REQUIRED WORK
Copy the part of the passage on religion starting at "Human beings need" and ending at "of the way.", switching "humanity" to "mankind" each time it occurs.

TEXT UNDER STUDY
• • • •
Human beings need spiritual as well as material sustenance. Without spiritual sustenance, it is difficult to get and maintain peace of mind. The purpose of religion is not to argue which one is the best. Over the past centuries, each great teaching has served humanity, so it’s much better to make friends, understand each other and make an effort to serve humanity than to criticize or argue. Buddha, Jesus Christ, and all other great teachers created their ideas and teachings with sincere motivation, love, and kindness toward humanity, and they shared it for the benefit of humanity. I do not think those great teachers created differences to make trouble. Our human mind always likes different approaches. There is a richness in the fact that there are so many different presentations of the way.

There are two ways to enter into Buddhism: one through faith and one through reasoning. Faith alone may not be sufficient. Buddha always emphasized a balance of wisdom and compassion: a good brain and a good heart should work together. Placing importance on just the intellect and ignoring the heart can create more problems and more suffering in the world. On the other hand, if we emphasize only the heart and ignore the brain, then there is not much difference between humans and animals. These two must be developed in balance, and when they are, the result is material progress accompanied by good spiritual development. Heart and mind working in harmony will yield a truly peaceful and friendly human family.
• • • •
DATA SHOWN
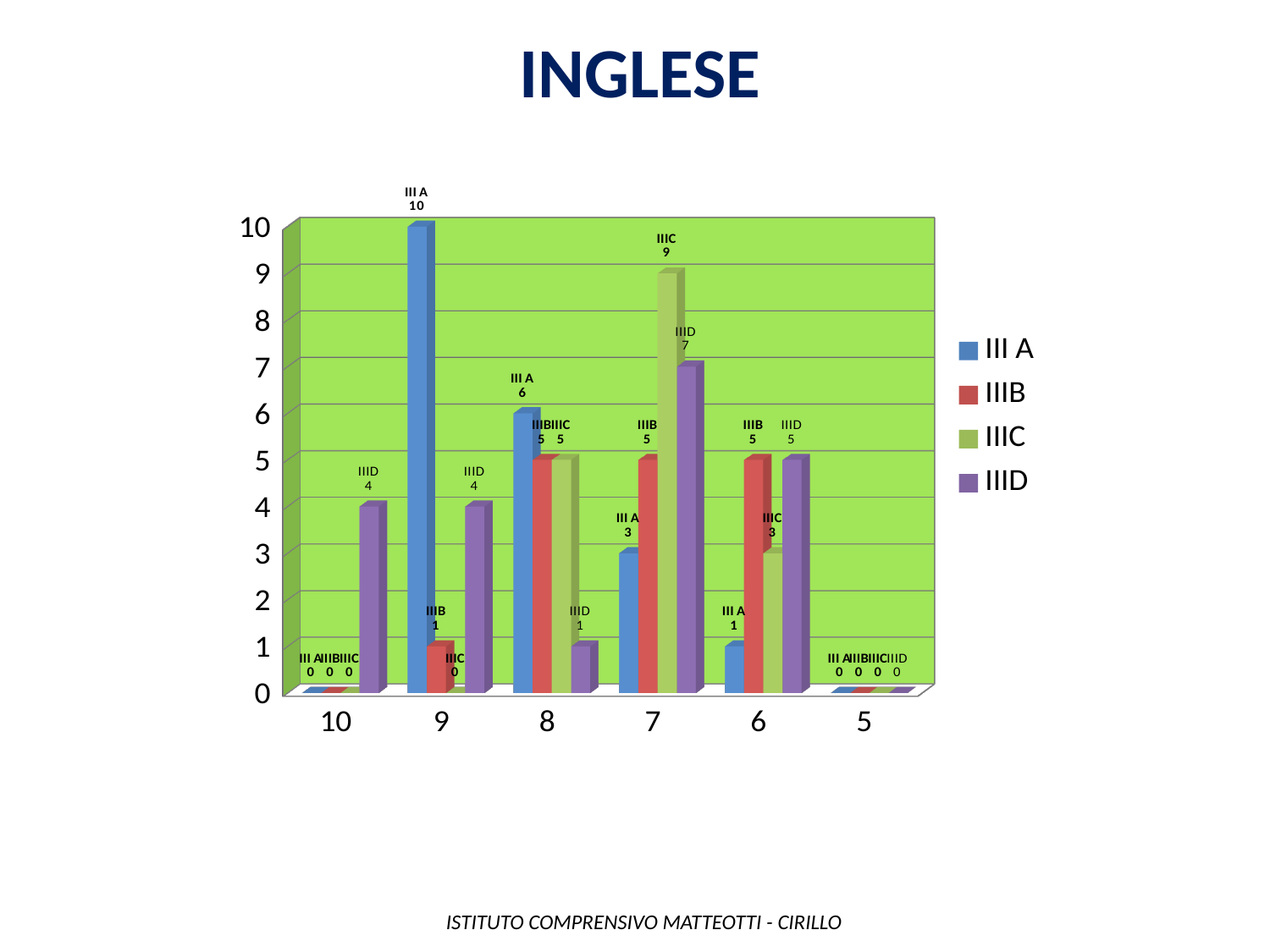
Which is larger: the IIID value at category 7 or the IIID value at category 6? IIID at category 7 What is the value for III A at category 9? 10 What kind of chart is shown on the slide? Bar chart How many categories are shown on the x axis? 6 How many series does the legend list? 4 What is the difference between the III A value at category 9 and the III A value at category 8? 4 Which series has the highest value at category 7? IIIC What is the value for IIIC at category 7? 9 What is the value for IIID at category 10? 4 Which series has the lowest value at category 8? IIID What is the value for IIIB at category 6? 5 What is the title of the chart? INGLESE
• • • •
OUTPUT OF THE EXERCISE
Human beings need spiritual as well as material sustenance. Without spiritual sustenance, it is difficult to get and maintain peace of mind. The purpose of religion is not to argue which one is the best. Over the past centuries, each great teaching has served mankind, so it’s much better to make friends, understand each other and make an effort to serve mankind than to criticize or argue. Buddha, Jesus Christ, and all other great teachers created their ideas and teachings with sincere motivation, love, and kindness toward mankind, and they shared it for the benefit of mankind. I do not think those great teachers created differences to make trouble. Our human mind always likes different approaches. There is a richness in the fact that there are so many different presentations of the way.